The Differences Between AAA vs. BAA Corporate Bond Yields

The credit ratings of AAA and BAA are the two ends of the ratings spectrum for investment-grade corporate bonds as provided by the Moody's rating agency. The yield difference between bonds with these ratings has historically indicated whether the economy was in a period of recession or expansion.

Credit Ratings

The credit-rating agencies Moody's and Standard & Poor's provide credit ratings on bond issuers and their bonds to give investors an idea of the investment reliability of the bonds, concerning the payment of interest and principal. AAA is the highest bond rating and indicates the safest bonds for investors. Bonds rated below BAA -- BBB from Standard & Poor's -- are considered to be non-investment grade. That makes the BAA rating the lowest investment grade rating. The lower the credit rating, the higher the yield a bond will pay.

Typical Yield Difference

If the economy is expanding at a normal rate, the yield spread between AAA and BAA bonds is usually in a range of 0.8 percent to 1.2 percent. From the start of 1960 through the end of 2010, the average spread between the two corporate bond rates was 1.02 percent. Using the monthly data from the Federal Reserve Bank of St. Louis, the minimum spread for that time period was 0.38 percent and the maximum spread was 3.38 percent.

,Economic Recession

Historically, the yield spread between AAA and BAA bonds widens just before or during an economic recession. This event occurs as investors switch to the safer AAA bonds, pushing down the yield for the higher-rated bonds. The money going into the AAA bonds typically comes out of the lower-rated bonds, so the rate on BAA bonds will increase at the same time. As the economy comes out of the recession, investors will start to have more faith in the economy and more money will flow to lower-rated bonds, narrowing the spread.

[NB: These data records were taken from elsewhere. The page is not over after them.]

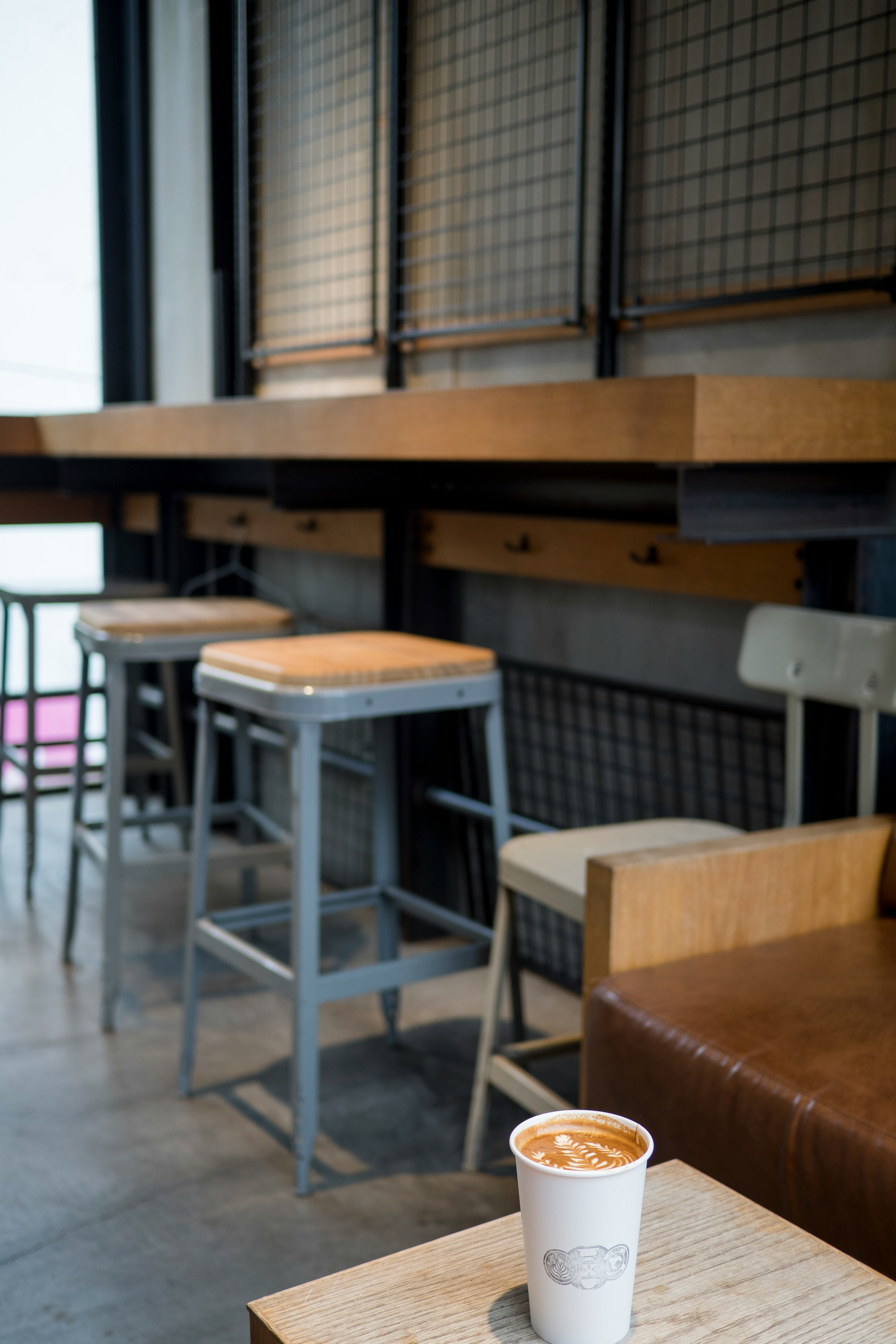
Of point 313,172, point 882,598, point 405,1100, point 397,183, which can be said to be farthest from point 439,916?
point 313,172

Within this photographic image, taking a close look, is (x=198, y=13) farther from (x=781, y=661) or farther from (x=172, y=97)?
(x=781, y=661)

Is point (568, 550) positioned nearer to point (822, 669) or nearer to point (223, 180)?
point (822, 669)

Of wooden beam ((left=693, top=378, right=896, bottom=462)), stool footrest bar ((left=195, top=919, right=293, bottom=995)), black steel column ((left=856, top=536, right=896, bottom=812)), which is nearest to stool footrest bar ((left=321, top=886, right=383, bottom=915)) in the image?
stool footrest bar ((left=195, top=919, right=293, bottom=995))

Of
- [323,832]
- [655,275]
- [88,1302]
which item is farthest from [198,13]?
[88,1302]

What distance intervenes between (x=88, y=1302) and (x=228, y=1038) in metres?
0.81

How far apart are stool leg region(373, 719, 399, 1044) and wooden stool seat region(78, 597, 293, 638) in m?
0.36

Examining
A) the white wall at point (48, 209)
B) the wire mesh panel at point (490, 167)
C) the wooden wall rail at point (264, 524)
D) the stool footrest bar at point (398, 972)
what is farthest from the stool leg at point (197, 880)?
the white wall at point (48, 209)

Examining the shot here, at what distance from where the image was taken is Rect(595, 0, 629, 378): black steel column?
224cm

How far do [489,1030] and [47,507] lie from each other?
99.7 inches

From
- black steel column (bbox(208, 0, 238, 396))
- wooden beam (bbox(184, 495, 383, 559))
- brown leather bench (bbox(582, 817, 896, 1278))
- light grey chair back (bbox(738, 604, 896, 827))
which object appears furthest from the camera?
black steel column (bbox(208, 0, 238, 396))

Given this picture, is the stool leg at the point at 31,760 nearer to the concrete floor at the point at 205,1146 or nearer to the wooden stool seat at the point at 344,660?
the concrete floor at the point at 205,1146

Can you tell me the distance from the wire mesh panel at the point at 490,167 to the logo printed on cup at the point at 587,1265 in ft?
6.40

Bond Investing Considerations

The range of credit ratings from BAA up to AAA encompasses all investment-grade bonds. Even BAA bonds provide investors with a high degree of safety and the risk of default is low. Investors can look at the current spread between the bonds to determine if there is enough interest premium to justify buying the lower rated bonds or stick with AAA- or AA-rated investments. The St. Louis Federal Reserve Bank website provides historical rate information with daily, weekly and monthly time frames for investors who want to use the rate spread in their investment decisions.